Escherichia coli MutS is a versatile repair protein that specifically recognizes not only various types of mismatches but also single stranded loops of up to 4 nucleotides in length. Specific binding, followed by the next step of tracking the DNA helix that locates hemi-methylated sites, is regulated by the conformational state of the protein as a function of ATP binding/hydrolysis. Here, we study how various molecular determinants of a heteroduplex regulate mismatch recognition by MutS, the critical first step of mismatch repair.
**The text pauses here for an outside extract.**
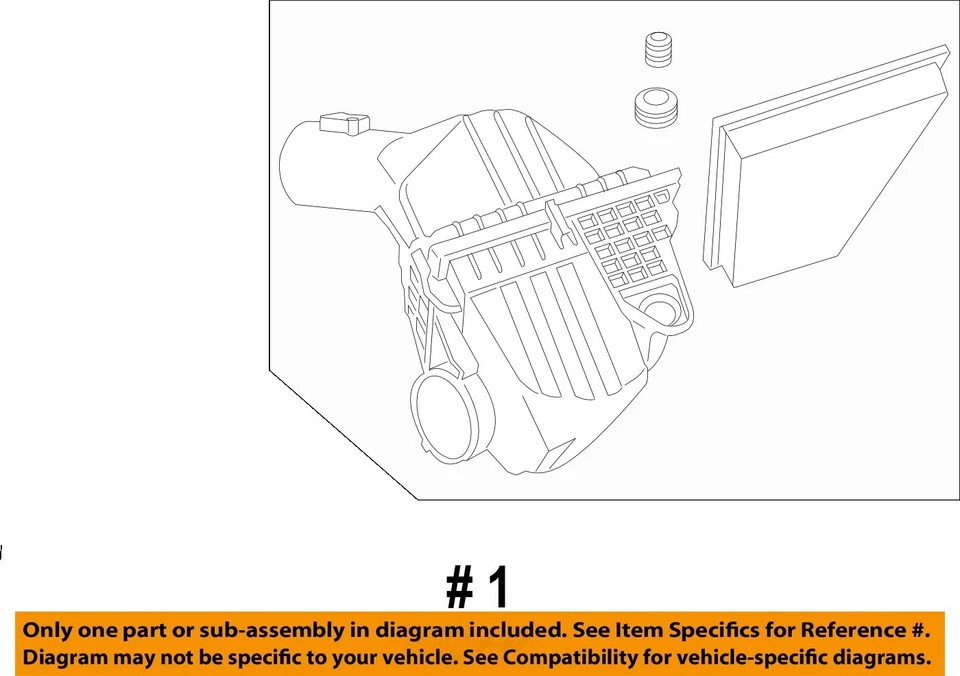 # 1

Only one part or sub-assembly in diagram included. See Item Specifics for Reference #.
Diagram may not be specific to your vehicle. See Compatibility for vehicle-specific diagrams.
Using classical DNase I footprinting assays, we demonstrate that the hierarchy of MutS binding to various types of mismatches is identical whether the mismatches are present singly or in multiples. Moreover, this unique hierarchy is indifferent both to the differential level of DNA helical flexibility and to the unpaired status of the mismatched bases in a heteroduplex. Surprisingly, multiple mismatches exhibit reduced affinity of binding to MutS, compared to that of a similar single mismatch. Such a reduction in the affinity might be due to sequence context effects, which we established more directly by studying two identical single mismatches in an altered sequence background. A mismatch, upon simply being flipped at the same location, elicits changes in MutS specific contacts, thereby underscoring the importance of sequence context in modulating MutS binding to mismatches.